言葉と記憶の小径。

D's Diary./The long and winding path of my own choice.

福引き。

子どものころ。欲しくて欲しくてしょうがないけど、買ってもらえなかったもの。レーシングカーのセット。曲がりくねったコースに2台か3台のレーシングカーをリモコンを操作して走らせ競う玩具だ。


お正月に百円札1枚のお年玉しかもらえなかった時代に、1500円か2000円。お金持ちの友人の家にはそれがあって、私は、小学校の高学年になるまでそこに通い詰め、遊ばせてもらった。クイーンと安っぽい音をたててカーブを曲がるときのレーシングカーは、おしっこがちびるほどカッコよく、友人のそれとレースをして勝とうが負けようが関係ないのだった。

もう一つ、欲しかったのが、B29爆撃機のプラモデル。銀色に鈍く光るひょろ長い機体は、子どもの自分にはなぜかカッコよく見えた。こちらは何千円もするものではなく、近所の商店でも買えるものだった。それでも当時で200〜300円もして百円札1枚では手に入れることはできなかった。

正月、父に商店街の福引きに連れて行かれたことがあった。何かの用事のついでに、母がずっと集めていた福引きの券を持たされたのだ。赤一色で印刷された福引き券の束はなかなか荘厳で、子どもの自分でも、これだけ引ければ当たるんじゃないかと、ひそかな期待を抱いていた。
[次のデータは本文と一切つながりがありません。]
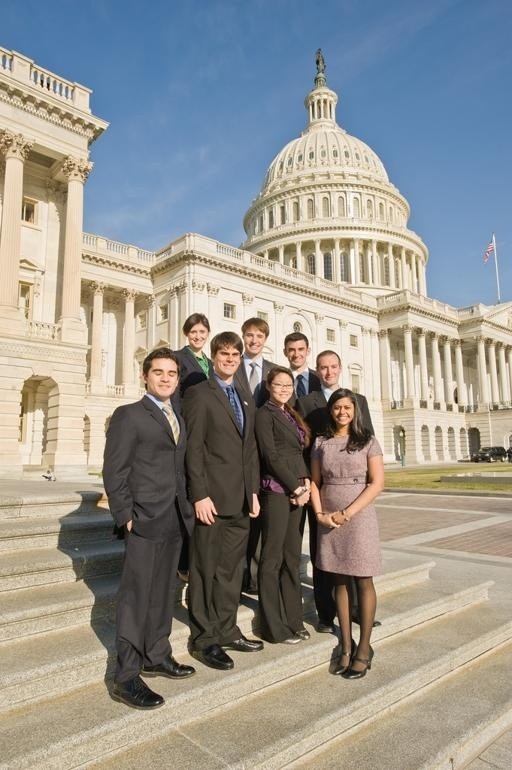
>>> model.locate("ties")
[163,404,182,446]
[296,375,306,399]
[247,363,260,395]
[225,385,243,432]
父はギャンブルや占い、宝くじなどのたぐいには一切関心がない人で、福引きの券をもらってもその場でグシャと丸めて捨ててしまうタイプだった。その血筋は私自身も引き継いでいて、賭け事はもちろん、スタンプカードやポイントカード、宝くじにも一切興味がない。
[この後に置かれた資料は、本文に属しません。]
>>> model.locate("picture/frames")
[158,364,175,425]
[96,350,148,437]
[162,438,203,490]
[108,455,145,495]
福引き所は大混雑だった。時折、チリンチリーンと金が鳴り響き、その都度、おおっという声とともに、列をつくる人に素朴な笑顔が浮かんでいた。父はというと「おまえ、一人で行って来い」といって列の向こうでタバコを吹かしていた。

ようやく私の番が来て、券と引き換えにガラガラ福引きを回す。一回目も二回目も玉は出てこない。「はい、もう一回、ゆっくり回してごらん」というおじさんの言うとおりにすると赤い玉が1個、ポロンと出てきた。

 

二回目も三回目も赤い玉で、いわゆるスカ。確か五回目くらいに、白か黄色の違う色の玉が出てきたとき、おじさんは「おっ」といって、手元の鐘を手にとって、チリンチリーンと、大きな音で鳴らした。5円玉のつかみ取りが当たったのだ。

列の向こうでタバコを吹かしていた父も驚いて、私のところまでやってきた。福引き所には透明なプラスチック製の百円札の箱、50円玉の箱、10円玉の箱とあって、その隣に5円玉の箱が並んでいた。父は顎を5円玉の箱の方に向けて「おまえ、やれ」と顎を向けた。
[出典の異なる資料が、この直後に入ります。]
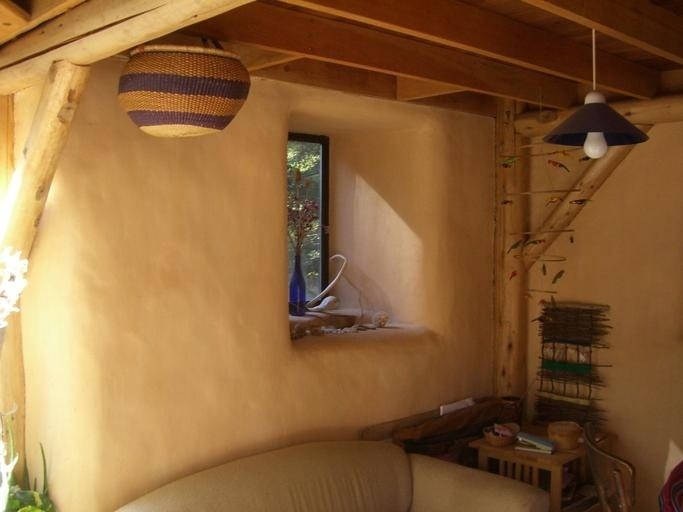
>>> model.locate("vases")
[289,256,307,317]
手を入れる口は上手に狭くできていて、父は瞬時に、子どもの手の方が有利だと計算したに違いない。おじさんが「さあ、いっぱい掴んでよ」と大きな声で叫ぶと、周囲の人たちが一斉に私たちを取り囲み、固唾をのんで見守っている。父はもう一度、顎をふいっと箱の方に向けた。

私は慎重に狭い穴に手を突っ込んだあと、小さな手を思い切り開き、ありったけの5円玉を掴んだ。ところが、子どもの手でも膨らんだ拳を穴から出すのは難しく、しょうがなく、箱のなかに何枚かを落としてようやく、5円玉の塊を外に出したのであった。
私たちを取り囲んだ知らないおじさん、おばさんからまた、おおっという歓声があがって、なかにはパチパチと拍手をする人もいた。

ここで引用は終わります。